Some of the normal rules, such as masses said and bells rung, applied. But there are some pretty bizarre exceptions among royal medieval burial stories.

Chiefly, any European tradition of embalming comes straight from them. Lacking Lenin-type methods, they just leaned on the super expensive spices from Indonesia. In general, the earlier in the Middle Ages that we see spices in use, the more exotic the cost.

King Charlemagne, who in 800 was crowned the first Holy Roman Emperor in a long time, was Europe’s first monarch on really grand scale. His burial couldn’t come close to rivaling the Chinese emperors or the pharaohs, of course. But he was buried in a room-sized tomb, dressed in his royal robes, seated in his chair. His body and tomb were packed with exceptionally costly spices; this was before the Crusader kingdom had established a decent trade route for Europe. It is said that 100 years later, his descendant King Otto reopened the tomb and found the old man still sitting there, pretty well preserved, gold teeth and all. Otto was freaked out, as anyone would be.

Embalming had two practical uses for royalty. One was legal proof of death, and the other was how to handle being buried far away from the place of death.

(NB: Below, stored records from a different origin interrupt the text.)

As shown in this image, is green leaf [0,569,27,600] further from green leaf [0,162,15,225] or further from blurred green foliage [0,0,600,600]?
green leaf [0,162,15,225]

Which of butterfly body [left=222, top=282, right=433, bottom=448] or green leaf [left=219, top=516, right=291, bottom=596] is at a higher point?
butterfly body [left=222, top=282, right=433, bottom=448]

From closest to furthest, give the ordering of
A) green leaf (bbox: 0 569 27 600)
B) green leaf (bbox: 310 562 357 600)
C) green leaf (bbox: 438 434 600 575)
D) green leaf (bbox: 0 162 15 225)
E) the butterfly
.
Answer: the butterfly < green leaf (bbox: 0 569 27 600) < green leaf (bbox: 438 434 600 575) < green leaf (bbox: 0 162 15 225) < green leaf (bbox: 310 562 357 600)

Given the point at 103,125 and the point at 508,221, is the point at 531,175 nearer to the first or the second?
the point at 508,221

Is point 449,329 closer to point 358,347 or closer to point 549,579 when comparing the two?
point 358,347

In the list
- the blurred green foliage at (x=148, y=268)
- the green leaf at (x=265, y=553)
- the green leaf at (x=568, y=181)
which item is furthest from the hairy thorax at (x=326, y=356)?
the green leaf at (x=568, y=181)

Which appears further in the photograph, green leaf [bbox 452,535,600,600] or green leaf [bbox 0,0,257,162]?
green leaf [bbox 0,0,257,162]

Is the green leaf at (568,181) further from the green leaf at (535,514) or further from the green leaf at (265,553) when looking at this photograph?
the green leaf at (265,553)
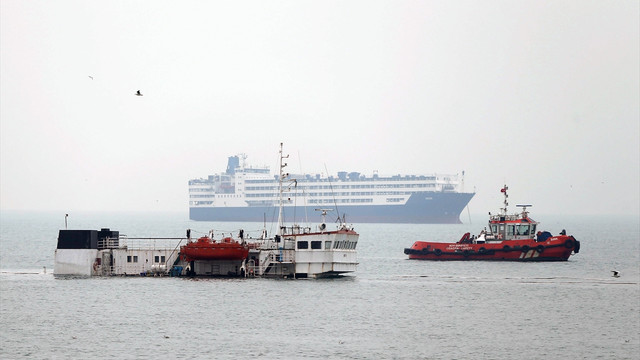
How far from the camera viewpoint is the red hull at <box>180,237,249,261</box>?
71125mm

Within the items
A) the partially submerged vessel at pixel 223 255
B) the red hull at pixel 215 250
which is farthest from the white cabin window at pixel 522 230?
the red hull at pixel 215 250

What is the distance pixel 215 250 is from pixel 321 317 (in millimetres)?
15046

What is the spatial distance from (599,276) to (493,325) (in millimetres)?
37782

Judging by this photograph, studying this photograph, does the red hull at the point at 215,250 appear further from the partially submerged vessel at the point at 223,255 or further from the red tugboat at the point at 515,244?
the red tugboat at the point at 515,244

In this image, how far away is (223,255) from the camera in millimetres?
71562

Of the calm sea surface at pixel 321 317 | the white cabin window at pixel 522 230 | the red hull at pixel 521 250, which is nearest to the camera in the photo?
the calm sea surface at pixel 321 317

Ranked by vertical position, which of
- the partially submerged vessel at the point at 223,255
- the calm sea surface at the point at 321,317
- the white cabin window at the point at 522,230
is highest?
the white cabin window at the point at 522,230

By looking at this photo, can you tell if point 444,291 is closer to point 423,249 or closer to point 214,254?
point 214,254

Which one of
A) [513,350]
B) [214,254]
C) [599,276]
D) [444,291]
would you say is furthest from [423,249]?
[513,350]

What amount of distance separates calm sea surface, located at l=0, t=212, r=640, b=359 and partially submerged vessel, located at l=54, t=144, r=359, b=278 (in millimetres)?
1362

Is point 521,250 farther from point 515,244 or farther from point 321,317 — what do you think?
point 321,317

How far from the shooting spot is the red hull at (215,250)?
7112 cm

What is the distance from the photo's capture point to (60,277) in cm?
7538

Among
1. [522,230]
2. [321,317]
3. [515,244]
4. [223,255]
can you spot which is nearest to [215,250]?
[223,255]
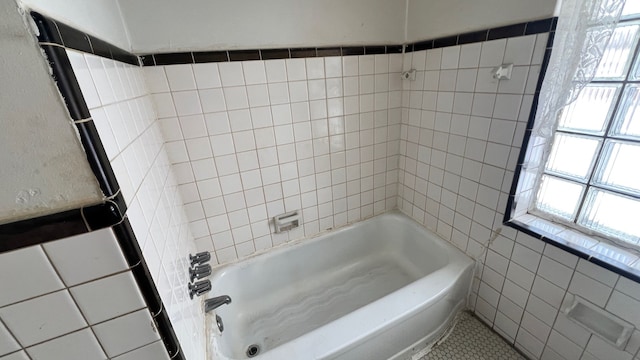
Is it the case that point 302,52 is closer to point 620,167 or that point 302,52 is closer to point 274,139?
point 274,139

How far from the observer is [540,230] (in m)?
1.15

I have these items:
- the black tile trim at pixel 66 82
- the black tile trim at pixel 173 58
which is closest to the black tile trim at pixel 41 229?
the black tile trim at pixel 66 82

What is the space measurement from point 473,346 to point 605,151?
1.13 m

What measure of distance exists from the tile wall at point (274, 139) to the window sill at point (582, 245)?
0.90 m

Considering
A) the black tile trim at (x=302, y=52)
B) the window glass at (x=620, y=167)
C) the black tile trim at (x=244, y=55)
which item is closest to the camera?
the window glass at (x=620, y=167)

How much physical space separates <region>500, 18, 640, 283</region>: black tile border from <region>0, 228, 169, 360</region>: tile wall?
1.46 meters

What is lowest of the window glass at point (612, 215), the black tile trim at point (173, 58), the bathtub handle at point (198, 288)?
the bathtub handle at point (198, 288)

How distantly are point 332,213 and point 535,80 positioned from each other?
1298 mm

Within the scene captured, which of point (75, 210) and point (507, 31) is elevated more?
point (507, 31)

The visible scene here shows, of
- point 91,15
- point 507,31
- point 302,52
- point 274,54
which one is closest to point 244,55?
point 274,54

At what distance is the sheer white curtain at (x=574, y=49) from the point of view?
0.82 metres

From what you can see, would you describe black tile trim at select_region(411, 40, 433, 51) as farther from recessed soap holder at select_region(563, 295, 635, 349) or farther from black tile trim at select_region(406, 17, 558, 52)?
recessed soap holder at select_region(563, 295, 635, 349)

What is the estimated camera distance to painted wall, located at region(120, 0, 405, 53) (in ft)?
3.64

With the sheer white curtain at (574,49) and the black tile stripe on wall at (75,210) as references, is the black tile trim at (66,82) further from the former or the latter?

Legal proof of death was a serious matter. Uncertainty about who was the monarch led to uprisings that were mercilessly put down; stable government benefited everyone, even when the monarch was low quality. So kings went on public display for up to three months, to take into account travel time. (King Edward I of England stayed on display for a record four months.) It wasn’t as bad as embalming Hugo Chavez or Chairman Mao for posterity, but it was a pretty big deal.

Monarchs and people in the ruling ranks of aristocracy (dukes, earls, counts) often wanted to be buried in a place other than where they died. The problem first came up in the Crusades, when most of the rulers of England and France rode through Turkey and Syria, or sailed the Mediterranean into Egypt’s ports. Death came in many forms, not just in battle; King Louis (the saint) suffered a long, dangerous bout of illness in Egypt. He died of dysentery in Tunis. Dynastic traditions required rulers to be buried in their family tombs back at home, often in the cathedrals they had endowed.

King (formerly Count) Baldwin of Jerusalem (formerly of Edessa, formerly of Verdun, born in Boulogne) was one of the first monarchs to face this problem. He left a will with directions for his cook to remove his internal organs and preserve his body with salt and spices. He was rolled up in a thick shroud and conveyed back to Boulogne. Others in the same situation sent home their head or heart in a lead-lined jar or box. King Louis IX, dying in Tunis, was actually boiled so that his cleaned-off bones could be sent home to the cathedral in Paris. His internal organs were buried in Tunis.

Monarchs and upper aristocracy who died at home chose to be carved up, too. They had multiple homes, and they had special saints’ shrines they had endowed. Pieces of them could be buried at each of these places. Pope Boniface VIII condemned this as barbaric, but later popes sold indulgences (certificates of forgiveness) to royals who wanted to be cut up.